Problem to work on:
I'd like the records transcribed exactly, leaving the images out.

Entries taken from a collection:
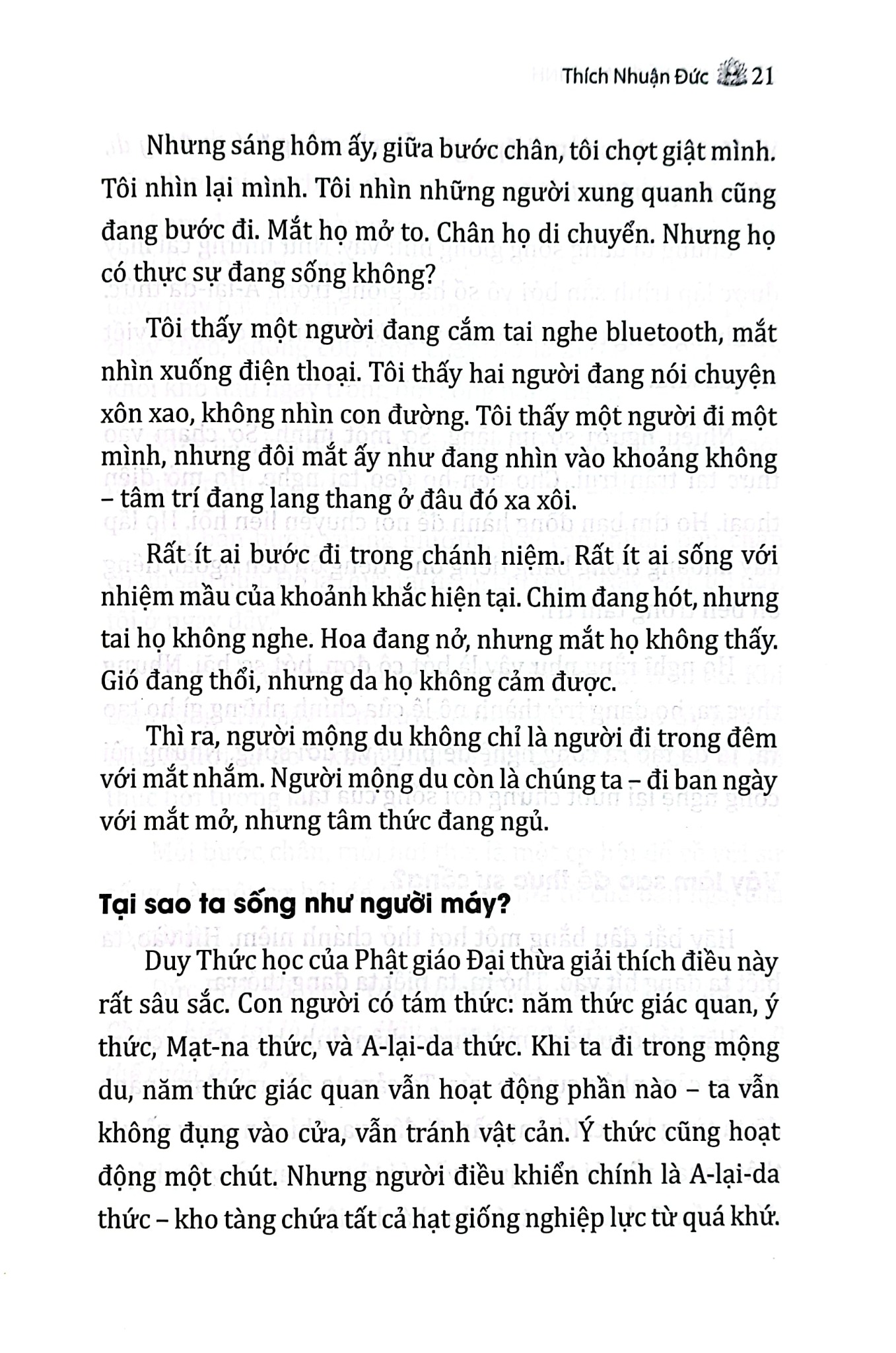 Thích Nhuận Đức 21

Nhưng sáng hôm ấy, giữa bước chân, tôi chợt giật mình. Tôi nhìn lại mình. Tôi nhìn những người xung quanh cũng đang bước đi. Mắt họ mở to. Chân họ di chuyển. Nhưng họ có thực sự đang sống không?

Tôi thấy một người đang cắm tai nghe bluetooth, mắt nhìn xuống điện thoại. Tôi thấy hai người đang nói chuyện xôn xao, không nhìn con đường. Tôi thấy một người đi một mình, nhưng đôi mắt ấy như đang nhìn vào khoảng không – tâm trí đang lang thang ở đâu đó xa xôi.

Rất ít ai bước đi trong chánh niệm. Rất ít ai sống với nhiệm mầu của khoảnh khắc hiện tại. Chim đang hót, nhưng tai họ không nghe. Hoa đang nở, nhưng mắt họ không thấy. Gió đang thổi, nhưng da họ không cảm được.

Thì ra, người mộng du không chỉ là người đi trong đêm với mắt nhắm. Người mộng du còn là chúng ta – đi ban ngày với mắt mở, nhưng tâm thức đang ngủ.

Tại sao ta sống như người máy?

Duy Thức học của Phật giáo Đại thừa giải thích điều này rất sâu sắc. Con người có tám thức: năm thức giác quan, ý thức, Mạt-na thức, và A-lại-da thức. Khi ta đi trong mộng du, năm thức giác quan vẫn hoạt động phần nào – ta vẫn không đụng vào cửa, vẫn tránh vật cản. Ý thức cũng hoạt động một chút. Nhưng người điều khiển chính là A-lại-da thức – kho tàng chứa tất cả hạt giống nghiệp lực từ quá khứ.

Your solution:
 Thích Nhuận Đức 21

Nhưng sáng hôm ấy, giữa bước chân, tôi chợt giật mình. Tôi nhìn lại mình. Tôi nhìn những người xung quanh cũng đang bước đi. Mắt họ mở to. Chân họ di chuyển. Nhưng họ có thực sự đang sống không?

Tôi thấy một người đang cắm tai nghe bluetooth, mắt nhìn xuống điện thoại. Tôi thấy hai người đang nói chuyện xôn xao, không nhìn con đường. Tôi thấy một người đi một mình, nhưng đôi mắt ấy như đang nhìn vào khoảng không – tâm trí đang lang thang ở đâu đó xa xôi.

Rất ít ai bước đi trong chánh niệm. Rất ít ai sống với nhiệm mầu của khoảnh khắc hiện tại. Chim đang hót, nhưng tai họ không nghe. Hoa đang nở, nhưng mắt họ không thấy. Gió đang thổi, nhưng da họ không cảm được.

Thì ra, người mộng du không chỉ là người đi trong đêm với mắt nhắm. Người mộng du còn là chúng ta – đi ban ngày với mắt mở, nhưng tâm thức đang ngủ.

Tại sao ta sống như người máy?

Duy Thức học của Phật giáo Đại thừa giải thích điều này rất sâu sắc. Con người có tám thức: năm thức giác quan, ý thức, Mạt-na thức, và A-lại-da thức. Khi ta đi trong mộng du, năm thức giác quan vẫn hoạt động phần nào – ta vẫn không đụng vào cửa, vẫn tránh vật cản. Ý thức cũng hoạt động một chút. Nhưng người điều khiển chính là A-lại-da thức – kho tàng chứa tất cả hạt giống nghiệp lực từ quá khứ.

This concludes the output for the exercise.